14 Avril 2018

Ile Maurice: Travailleurs clandestins - Les Bangladais disent toucher Rs75 par jour

Ils n'ont pas de permis de séjour ou de travail et sont mal rémunérés. Ces 14 Bangladais ont été arrêtés par la Tracking Team du Passport and Immigration Office (PIO), au cours d'une opération crackdown à 5 heures du matin, vendredi 13 avril, à Plaine-Verte.

Qu'est-ce qui pousse ces 14 bangladais, âgés entre 22 et 33 ans, à travailler au noir, à raison «de Rs 75 par jour» ? L'express est allé à la rencontre de ces étrangers.

Une charge provisoire de séjour illégal a été logée contre ces 14 Bangladais. L'équipe du PIO, menée sous la supervision du sergent Malloo, les caporaux Jhuboo et Lilloo, ainsi que les enquêteurs Krish Thandrayen et Poinen, ayant découvert que les permis de ceux-ci ont expiré en 2015 et 2014.

Comment ces 14 Bangladais, âgés entre 22 et 33 ans, se sont-ils retrouvés à travailler au noir ? Ils ont expliqué aux enquêteurs qu'ils avaient obtenu un permis de travail grâce à leur agent recruteur. La plupart auraient d'abord travaillé dans les secteurs textile et de la construction. «Mais nous y étions mal rémunérés, ont-ils dit. Nous avons donc décidé de travailler dans la restauration où nous touchons davantage.»

Endetté dans son pays

Sollicité, l'un d'eux raconte qu'il s'est endetté dans son pays pour pouvoir venir travailler à Maurice, ce, dans l'espoir qu'il toucherait beaucoup ici. «J'ai dû effectuer des emprunts de la valeur de Rs 250 000 pour payer mon agent recruteur», soutient-il.

Une fois à Maurice, le jeune homme s'est fait embaucher dans une boulangerie. «Je devais travailler de 5 heures du matin à 23 heures tous les jours. Le comble : on me payait Rs 75 seulement par jour.»

Un autre Bangladais, âgé de 33 ans, qui avait aussi travaillé dans un autre secteur, raconte, lui, qu'il est désormais satisfait de son boulot. Il prépare des kebabs dans une chaine de restauration rapide à Plaine-Verte. «Au début, je touchais entre Rs 5 000 et Rs 6 000 mensuellement.» Puis il aurait été augmenté. Son salaire s'élèverait maintenant à Rs 12 000.

Un kebab pour dîner

Notre interlocuteur poursuit qu'il travaille de 8 heures du matin à 19 heures. «Mon employeur me donne un kebab à dîner», soutient le trentenaire.

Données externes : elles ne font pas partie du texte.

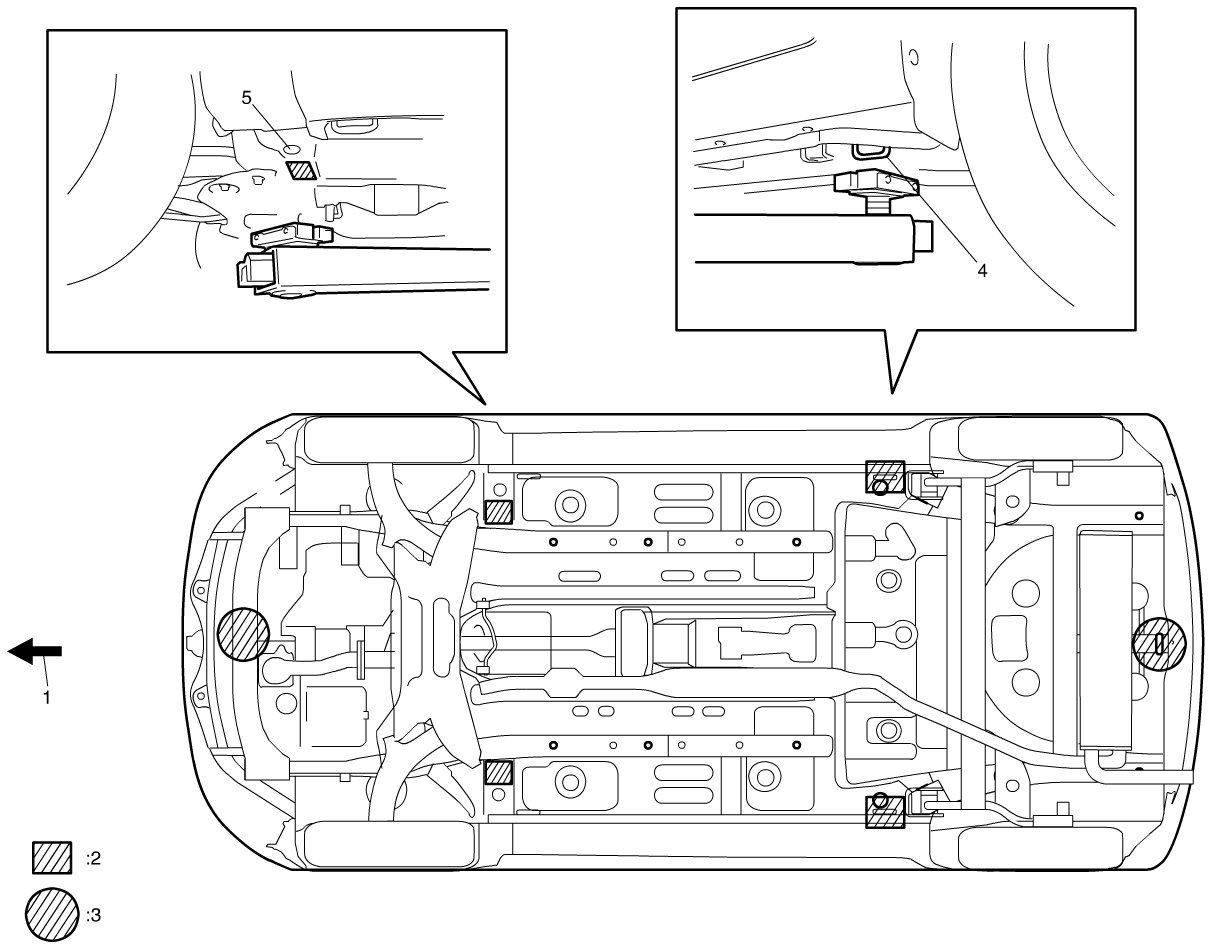 5

4

1

:2

:3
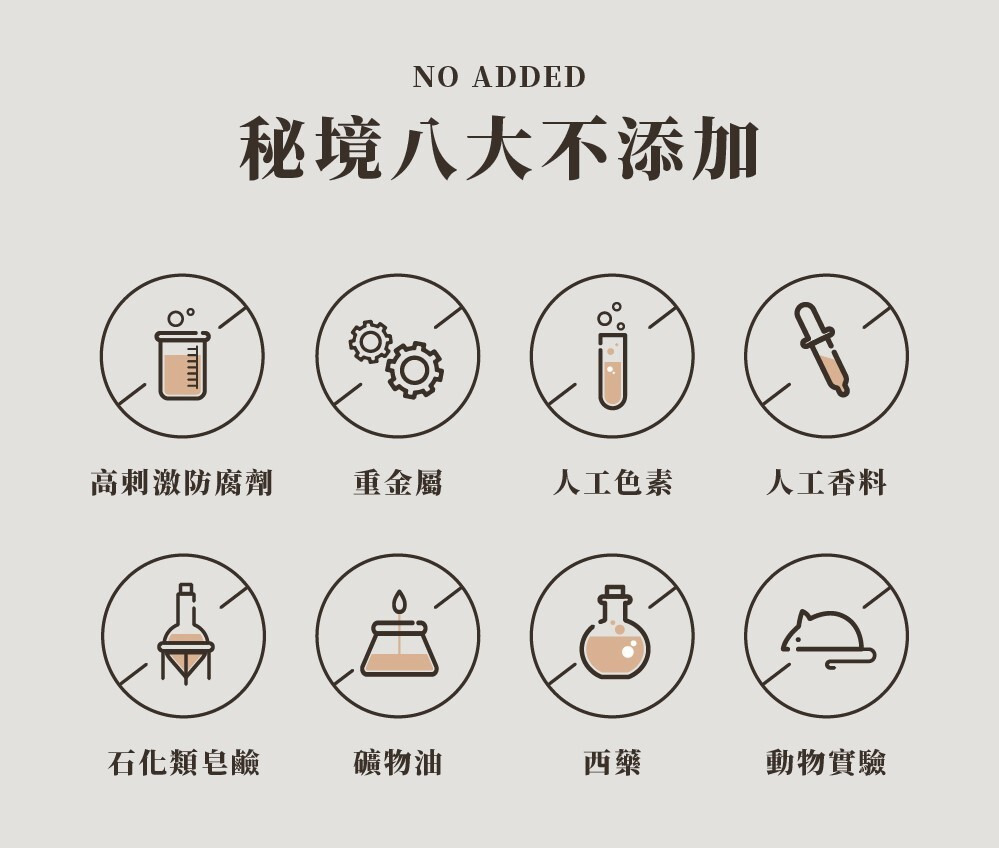 NO ADDED
秘境八大不添加

高刺激防腐劑
重金屬
人工色素
人工香料

石化類皂鹼
礦物油
西藥
動物實驗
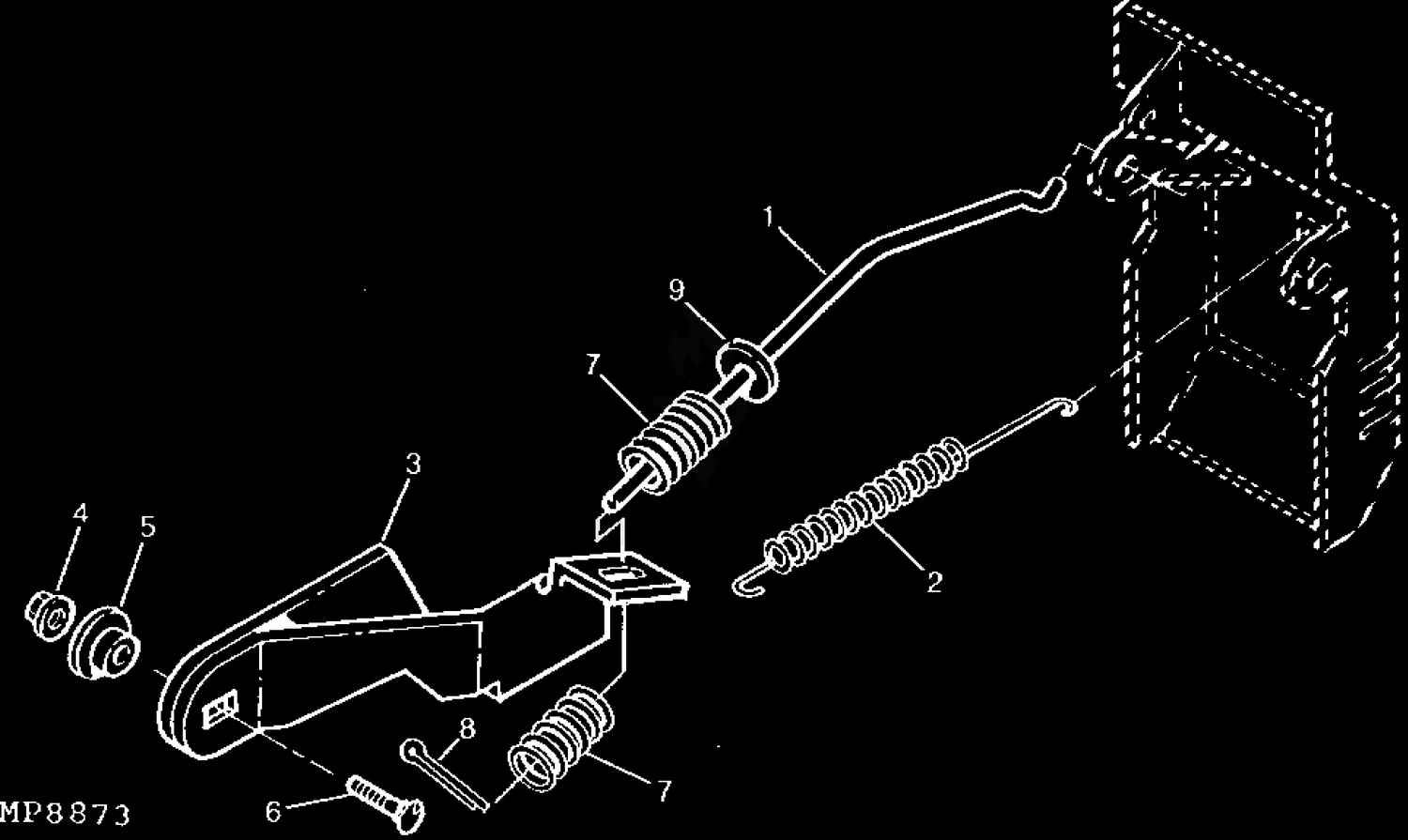 1
9
7
3
4
5
2
8
7
6
MP8873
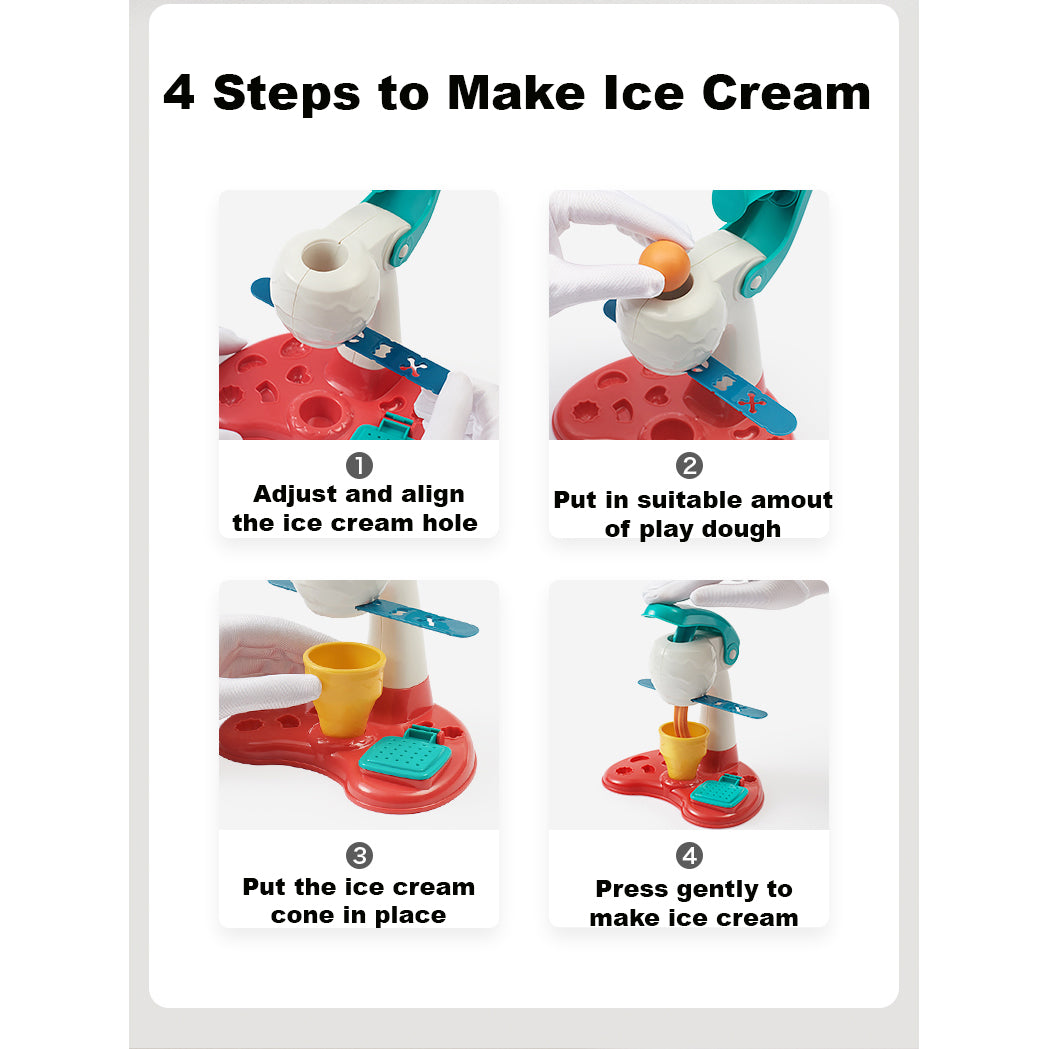 4 Steps to Make Ice Cream

1
Adjust and align the ice cream hole

2
Put in suitable amout of play dough

3
Put the ice cream cone in place

4
Press gently to make ice cream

Un autre étranger indique qu'il a travaillé dans le secteur de construction. Mais ce serait son agent recruteur l'aurait aidé à trouver de l'emploi dans une firme avicole.

Sollicitée, une source du dossier explique que les travailleurs qui opèrent au noir sont exploités. «Ils croient qu'ils sont bien rémunérés mais comment une personne peut-elle travailler 18 heures par jour ? C'est inadmissible, dit-elle. C'est pour cette raison que nous exigerons auprès des propriétaires ou employeurs d'effectuer les frais de rapatriement.»

Du reste, les officiers avaient également mis le cap sur la région de Triolet. Toutefois ils ont conclu que les papiers de huit autres Bangladais sont en règle.